- **Aim**:
Reproduce every row below verbatim, leaving the pictures out of your answer.

(Stored entries)
==*==

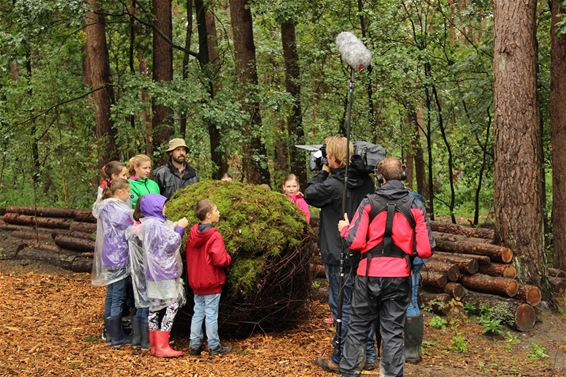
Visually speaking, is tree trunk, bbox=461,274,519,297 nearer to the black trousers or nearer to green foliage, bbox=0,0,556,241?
the black trousers

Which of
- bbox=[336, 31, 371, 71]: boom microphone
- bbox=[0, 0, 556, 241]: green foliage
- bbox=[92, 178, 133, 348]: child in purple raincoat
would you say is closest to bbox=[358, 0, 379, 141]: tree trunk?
bbox=[0, 0, 556, 241]: green foliage

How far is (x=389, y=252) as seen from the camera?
18.2 ft

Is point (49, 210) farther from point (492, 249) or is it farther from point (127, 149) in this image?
point (492, 249)

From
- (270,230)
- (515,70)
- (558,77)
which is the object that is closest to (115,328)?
(270,230)

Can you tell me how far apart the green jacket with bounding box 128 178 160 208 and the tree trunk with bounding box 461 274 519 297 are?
428 centimetres

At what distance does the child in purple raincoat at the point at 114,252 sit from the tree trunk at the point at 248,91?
4882mm

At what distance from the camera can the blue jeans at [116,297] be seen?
7113 mm

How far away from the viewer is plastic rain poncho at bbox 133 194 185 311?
6.59 metres

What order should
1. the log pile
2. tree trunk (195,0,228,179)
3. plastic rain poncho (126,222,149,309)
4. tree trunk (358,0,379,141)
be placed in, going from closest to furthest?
1. plastic rain poncho (126,222,149,309)
2. the log pile
3. tree trunk (195,0,228,179)
4. tree trunk (358,0,379,141)

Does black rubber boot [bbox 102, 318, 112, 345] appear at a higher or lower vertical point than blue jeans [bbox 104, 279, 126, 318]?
lower

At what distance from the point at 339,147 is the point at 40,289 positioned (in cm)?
623

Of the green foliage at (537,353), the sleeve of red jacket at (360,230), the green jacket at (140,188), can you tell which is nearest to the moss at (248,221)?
the green jacket at (140,188)

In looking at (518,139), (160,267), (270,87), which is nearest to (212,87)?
(270,87)

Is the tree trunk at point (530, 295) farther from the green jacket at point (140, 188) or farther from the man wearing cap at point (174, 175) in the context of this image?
the green jacket at point (140, 188)
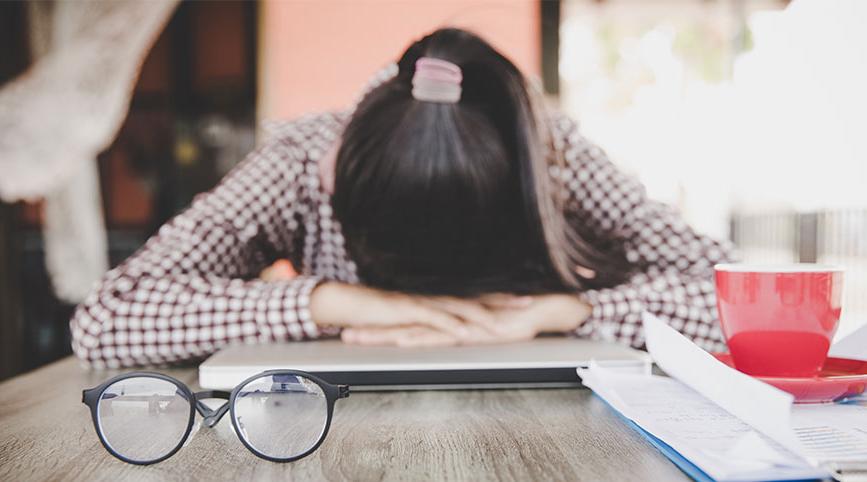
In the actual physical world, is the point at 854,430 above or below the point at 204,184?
below

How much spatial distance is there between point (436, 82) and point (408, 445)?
0.48 metres

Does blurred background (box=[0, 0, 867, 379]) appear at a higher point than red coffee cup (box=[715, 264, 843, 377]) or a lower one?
higher

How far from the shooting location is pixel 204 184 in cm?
270

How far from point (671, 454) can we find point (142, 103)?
2.77 meters

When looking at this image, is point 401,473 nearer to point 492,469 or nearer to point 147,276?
point 492,469

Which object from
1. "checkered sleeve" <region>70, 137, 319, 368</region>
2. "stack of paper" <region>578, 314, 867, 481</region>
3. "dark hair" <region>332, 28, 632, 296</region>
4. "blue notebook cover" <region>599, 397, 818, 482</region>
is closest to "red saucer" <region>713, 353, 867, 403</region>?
"stack of paper" <region>578, 314, 867, 481</region>

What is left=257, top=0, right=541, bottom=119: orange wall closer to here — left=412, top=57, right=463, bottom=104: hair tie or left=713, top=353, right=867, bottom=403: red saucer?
left=412, top=57, right=463, bottom=104: hair tie

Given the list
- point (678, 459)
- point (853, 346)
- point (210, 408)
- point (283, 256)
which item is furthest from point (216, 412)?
point (283, 256)

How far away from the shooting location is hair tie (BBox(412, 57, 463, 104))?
0.77m

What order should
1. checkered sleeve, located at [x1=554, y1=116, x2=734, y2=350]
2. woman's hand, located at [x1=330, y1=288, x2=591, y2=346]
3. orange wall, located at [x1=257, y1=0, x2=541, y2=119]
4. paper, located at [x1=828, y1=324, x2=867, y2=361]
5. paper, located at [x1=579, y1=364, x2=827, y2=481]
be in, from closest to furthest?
paper, located at [x1=579, y1=364, x2=827, y2=481] < paper, located at [x1=828, y1=324, x2=867, y2=361] < woman's hand, located at [x1=330, y1=288, x2=591, y2=346] < checkered sleeve, located at [x1=554, y1=116, x2=734, y2=350] < orange wall, located at [x1=257, y1=0, x2=541, y2=119]

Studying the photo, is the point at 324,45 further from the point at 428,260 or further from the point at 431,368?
the point at 431,368

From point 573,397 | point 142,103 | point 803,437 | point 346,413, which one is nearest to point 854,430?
point 803,437

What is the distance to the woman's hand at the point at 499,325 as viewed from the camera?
745 mm

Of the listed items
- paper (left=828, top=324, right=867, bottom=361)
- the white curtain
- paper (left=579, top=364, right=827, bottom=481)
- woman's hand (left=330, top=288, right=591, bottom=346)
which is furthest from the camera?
the white curtain
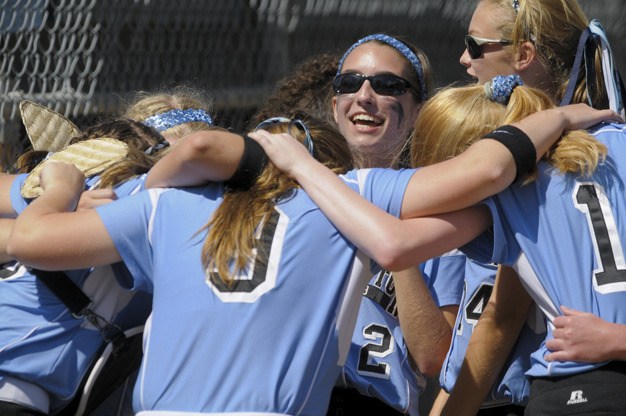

==*==

- **Right answer**:
Visually speaking, is tree trunk, bbox=461,274,519,297 nearer to the black trousers or nearer to green foliage, bbox=0,0,556,241?
the black trousers

Which of
- bbox=[336, 31, 371, 71]: boom microphone
- bbox=[0, 0, 556, 241]: green foliage
- bbox=[92, 178, 133, 348]: child in purple raincoat
would you say is closest to bbox=[358, 0, 379, 141]: tree trunk?
bbox=[0, 0, 556, 241]: green foliage

How far is (x=389, y=252) as seen from the camera?
18.2 ft

Is point (49, 210) farther from point (492, 249) or is it farther from point (127, 149) in this image?
point (492, 249)

From
- (270,230)
- (515,70)
- (558,77)
which is the object that is closest to (115,328)?
(270,230)

Can you tell me how far apart the green jacket with bounding box 128 178 160 208 and the tree trunk with bounding box 461 274 519 297 are?
428 centimetres

At what distance does the child in purple raincoat at the point at 114,252 sit from the tree trunk at the point at 248,91?
4882mm

At what distance from the camera can the blue jeans at [116,297] be seen?
7113 mm

How far away from the viewer is plastic rain poncho at bbox 133 194 185 311?
6.59 metres

What order should
1. the log pile
2. tree trunk (195,0,228,179)
3. plastic rain poncho (126,222,149,309)
4. tree trunk (358,0,379,141)
be placed in, going from closest to furthest?
1. plastic rain poncho (126,222,149,309)
2. the log pile
3. tree trunk (195,0,228,179)
4. tree trunk (358,0,379,141)

Does black rubber boot [bbox 102, 318, 112, 345] appear at a higher or lower vertical point than blue jeans [bbox 104, 279, 126, 318]?
lower

At what distance from the point at 339,147 is the point at 40,289 positioned (in cm)?
623

Of the green foliage at (537,353), the sleeve of red jacket at (360,230), the green jacket at (140,188), can you tell which is nearest to the moss at (248,221)?
the green jacket at (140,188)

In looking at (518,139), (160,267), (270,87), which is nearest to (212,87)?
(270,87)

Is the tree trunk at point (530, 295) farther from the green jacket at point (140, 188) or farther from the man wearing cap at point (174, 175) in the context of this image?
the green jacket at point (140, 188)
In the actual physical world, is the point at 854,430 above or below the point at 204,184?
below

How much spatial distance is there between point (436, 82) and point (408, 445)?
0.48 metres

Does blurred background (box=[0, 0, 867, 379]) appear at a higher point than red coffee cup (box=[715, 264, 843, 377]) or a lower one?
higher

How far from the shooting location is pixel 204 184 in cm?
270

How far from point (671, 454) can we find point (142, 103)?
2.77 meters

When looking at this image, is point 401,473 nearer to point 492,469 or nearer to point 147,276?
point 492,469

Which object from
1. "checkered sleeve" <region>70, 137, 319, 368</region>
2. "stack of paper" <region>578, 314, 867, 481</region>
3. "dark hair" <region>332, 28, 632, 296</region>
4. "blue notebook cover" <region>599, 397, 818, 482</region>
is closest to "red saucer" <region>713, 353, 867, 403</region>?
"stack of paper" <region>578, 314, 867, 481</region>

What is left=257, top=0, right=541, bottom=119: orange wall closer to here — left=412, top=57, right=463, bottom=104: hair tie or left=713, top=353, right=867, bottom=403: red saucer?
left=412, top=57, right=463, bottom=104: hair tie

Given the list
- point (678, 459)
- point (853, 346)
- point (210, 408)
- point (283, 256)
which item is furthest from point (216, 412)?
point (283, 256)

How far away from the shooting location is hair tie (BBox(412, 57, 463, 104))?
0.77m

What order should
1. checkered sleeve, located at [x1=554, y1=116, x2=734, y2=350]
2. woman's hand, located at [x1=330, y1=288, x2=591, y2=346]
3. orange wall, located at [x1=257, y1=0, x2=541, y2=119]
4. paper, located at [x1=828, y1=324, x2=867, y2=361]
5. paper, located at [x1=579, y1=364, x2=827, y2=481]
be in, from closest to furthest?
paper, located at [x1=579, y1=364, x2=827, y2=481] < paper, located at [x1=828, y1=324, x2=867, y2=361] < woman's hand, located at [x1=330, y1=288, x2=591, y2=346] < checkered sleeve, located at [x1=554, y1=116, x2=734, y2=350] < orange wall, located at [x1=257, y1=0, x2=541, y2=119]

Studying the photo, is the point at 324,45 further from the point at 428,260 or further from the point at 431,368?
the point at 431,368

From point 573,397 | point 142,103 | point 803,437 | point 346,413, which one is nearest to point 854,430?
point 803,437

What is the distance to the woman's hand at the point at 499,325 as viewed from the camera?
745 mm

Of the listed items
- paper (left=828, top=324, right=867, bottom=361)
- the white curtain
- paper (left=579, top=364, right=827, bottom=481)
- woman's hand (left=330, top=288, right=591, bottom=346)
which is furthest from the camera?
the white curtain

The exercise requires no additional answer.